To do that, Intel released a software development kit last year to get developers interested in the technology. Since that time, the SDK has been downloaded more than 26,000 times. Intel is so serious about perceptual computing that it has even sponsored contests -- with $100 million in prizes -- to get app developers interested in the technology. Intel will announce the latest crop of winners soon.

"For the users, what am I getting for it?" Nanduri said. "That's why we started a year early, focusing on the ecosystem more so than talking about bringing this into hardware or a device."

Yuriy Kozachuk, an application engineer in Intel's perceptual computing lab, demos technology that tracks facial expressions and translates them to characters in a game. Shara Tibken/CNET
But now Intel believes the ecosystem has advanced enough that it's time to talk hardware. Devices will show up next year that contain elements of Intel's perceptual computing efforts. And it hopes all of those will use its chips. Technically, some features could be possible using chips such as those from Qualcomm. However, Intel says the amount of horsepower needed to run the features smoothly will require its higher-end chips.

Initially, the perceptual computing features will only work with Intel's Core line traditionally used in PCs and some tablets, not its lower-power Atom line used in mobile devices. However, the company plans to eventually make the features run on its more energy efficient processors, and it's also adding accelerators, tools, and graphics to its chips to take advantage of the perceptual computing capabilities.

"We're already thinking ahead and looking at the use cases people need two to three years out from now and putting them into our silicon," Nanduri said.

Some elements of perceptual computing have already shown up in products. The Kinect for Microsoft's Xbox is one example, as are Siri and Google Now for voice recognition. However, Intel says it's taking those a step further by focusing on short-range interaction of less than a meter. That means the technology needs a very fine level of recognition, with the ability to pick out specific fingers instead of just noticing an arm or if entire person is present.

But it still will be a challenge for Intel to make features that are truly useful and not just gimmicky. Intel acknowledges that gesturse and other features won't be ideal for all instances. Computer users, for instance, won't be making slideshows by waving their hands in the air.

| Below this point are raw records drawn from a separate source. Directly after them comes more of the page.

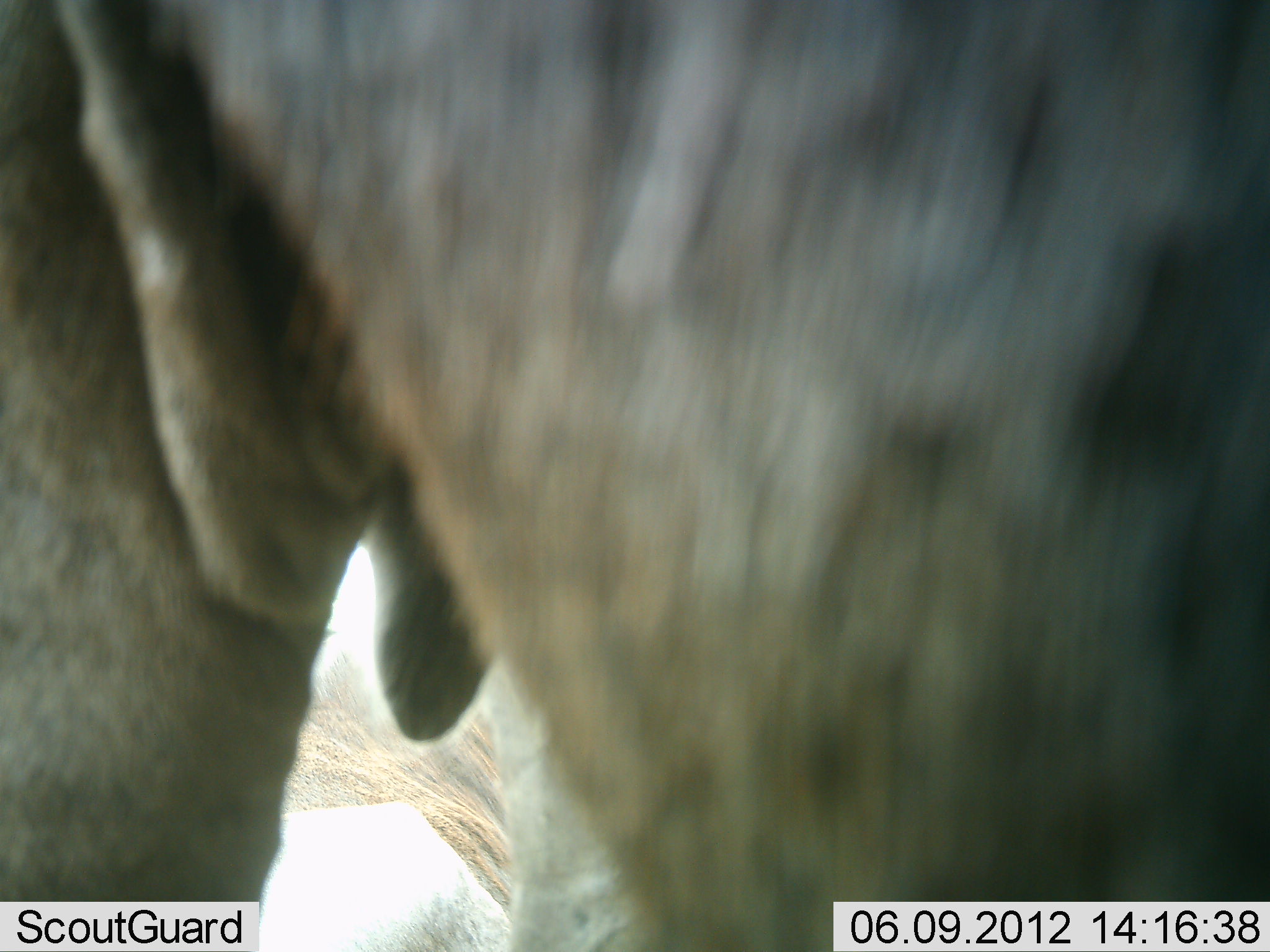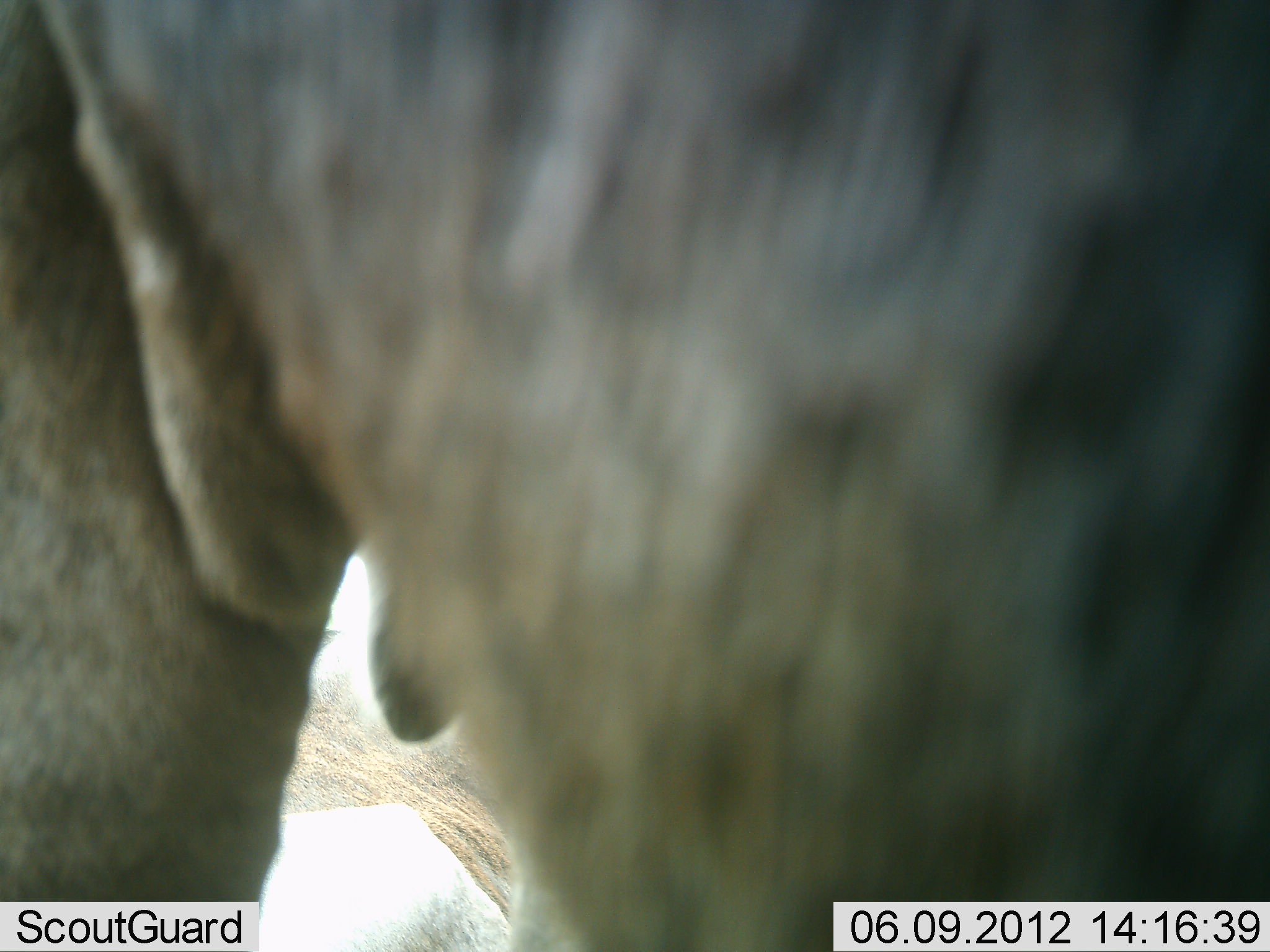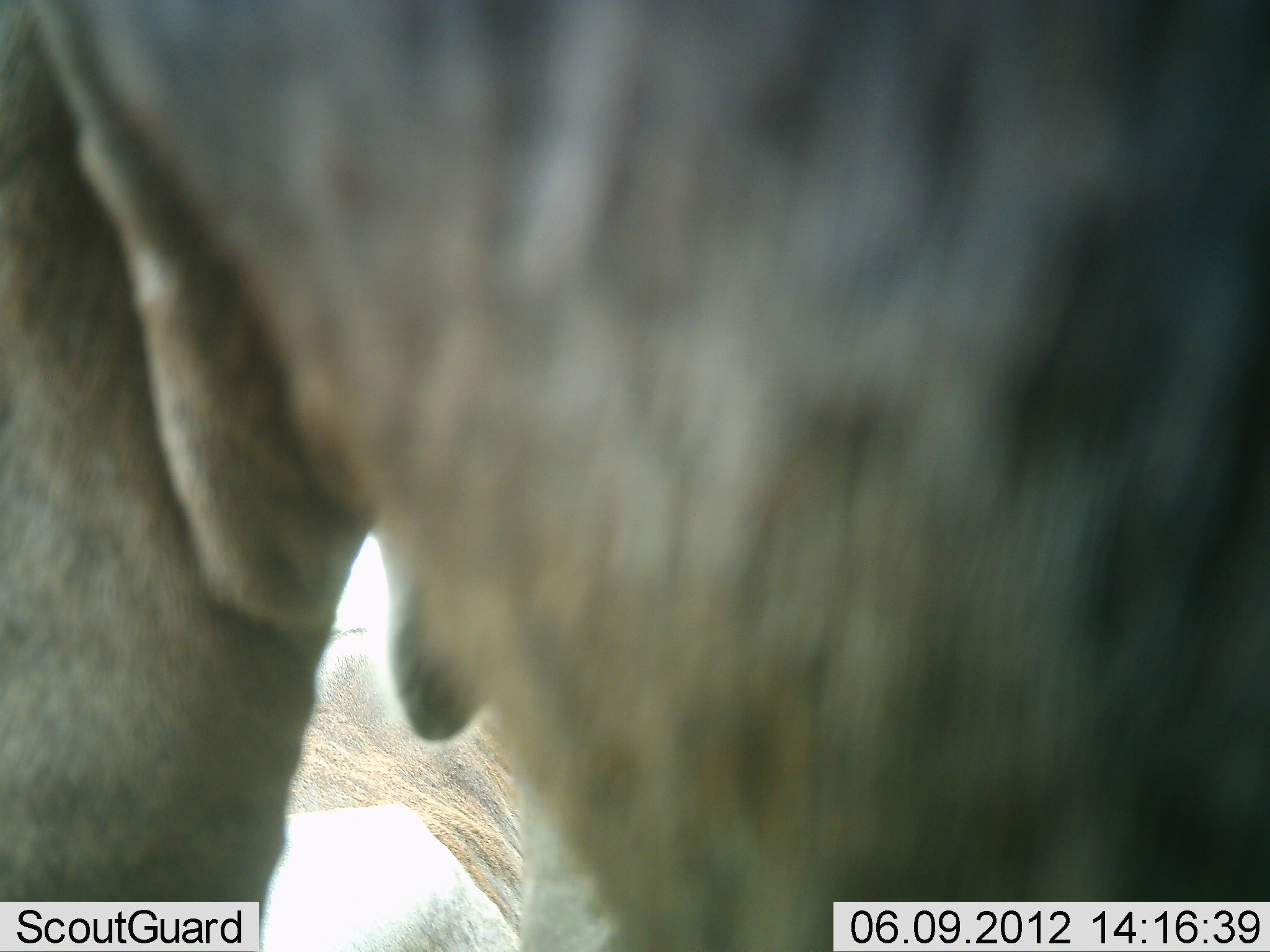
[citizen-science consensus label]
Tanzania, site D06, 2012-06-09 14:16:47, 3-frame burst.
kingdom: Animalia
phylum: Chordata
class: Mammalia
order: Artiodactyla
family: Bovidae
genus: Connochaetes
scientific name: Connochaetes taurinus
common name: blue wildebeest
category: wildebeest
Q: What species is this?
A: Wildebeest (blue wildebeest) (Connochaetes taurinus).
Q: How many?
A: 1.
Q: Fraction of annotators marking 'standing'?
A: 100%.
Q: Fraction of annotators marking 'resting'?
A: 10%.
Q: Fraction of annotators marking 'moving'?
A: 0%.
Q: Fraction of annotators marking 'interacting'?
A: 0%.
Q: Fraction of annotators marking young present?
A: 0%.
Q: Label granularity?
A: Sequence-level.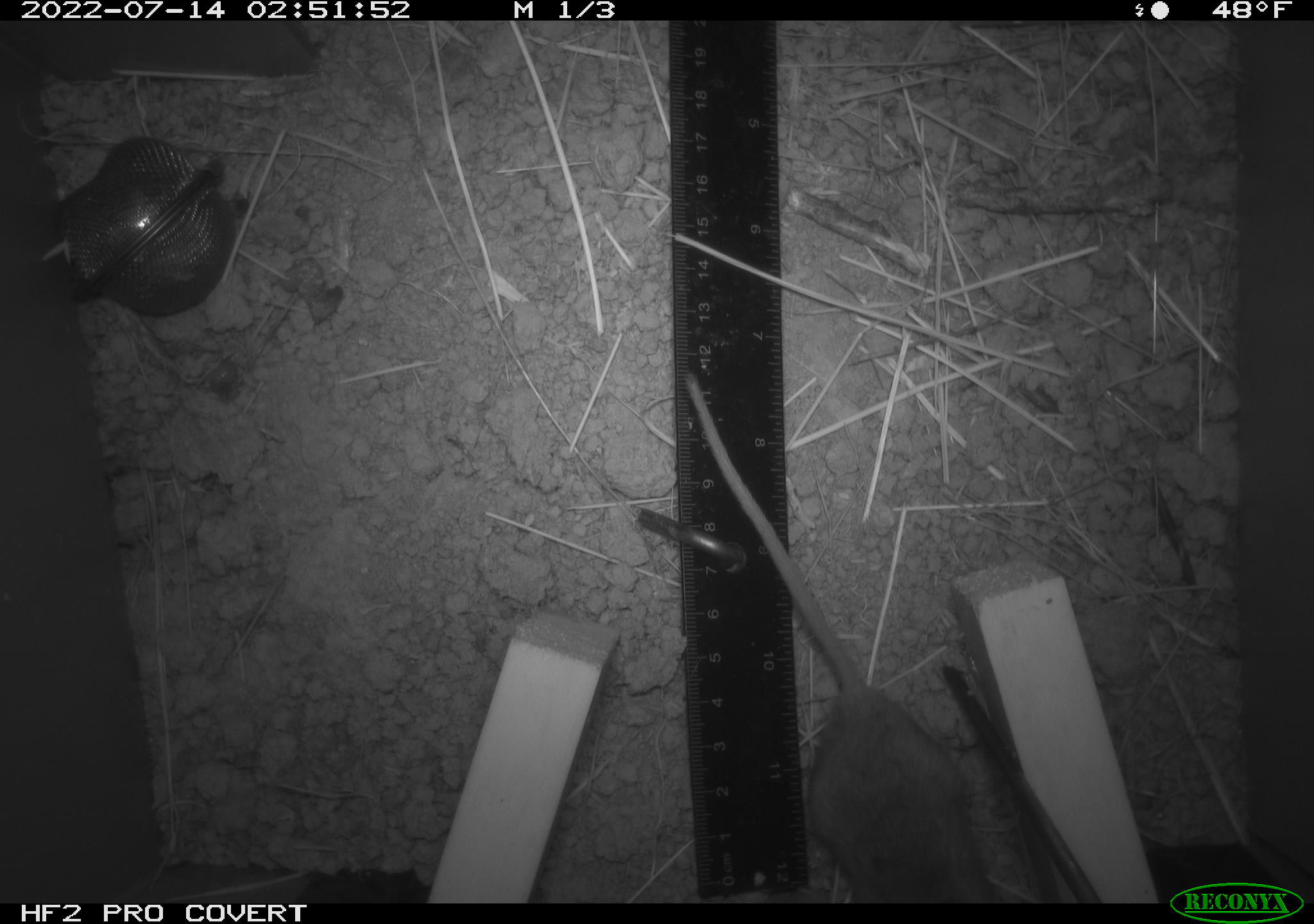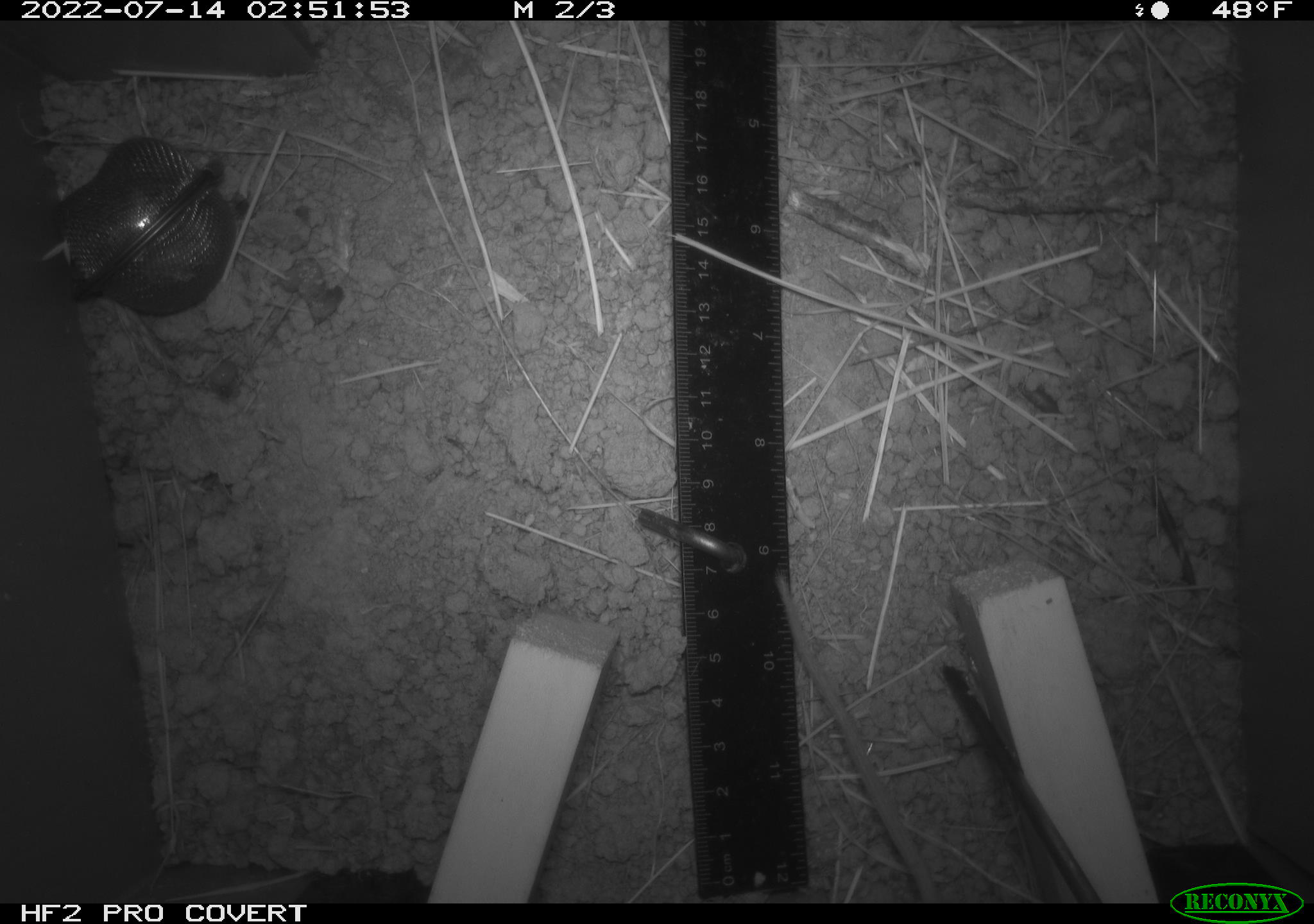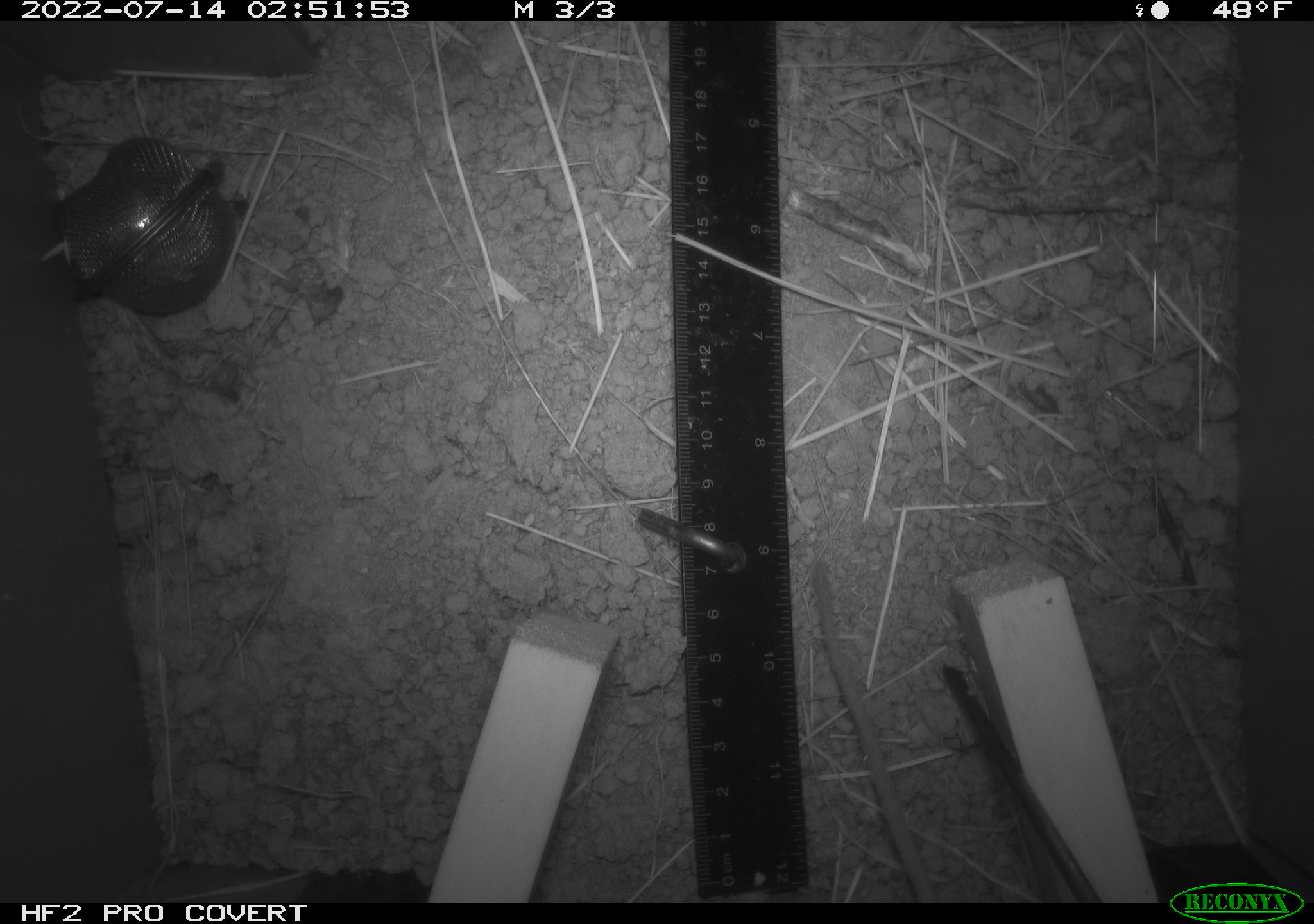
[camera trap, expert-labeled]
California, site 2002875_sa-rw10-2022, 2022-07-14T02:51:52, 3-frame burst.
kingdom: Animalia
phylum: Chordata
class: Mammalia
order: Rodentia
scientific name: Rodentia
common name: mouse species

But they might use gestures when showing the slideshow to friends.

Gaming, in particular, is one area where perceptual computing could really take off, Nanduri said, as well as education and related fields. And it's not just about PCs. This technology will show up in a wide range of devices in the coming years, he said.

The company is sure to provide more details and demos in January at the Consumer Electronics Show in Las Vegas.

"Perceptual computing is about everything and is device agnostic in many ways," Nanduri said. "It's going to be everywhere."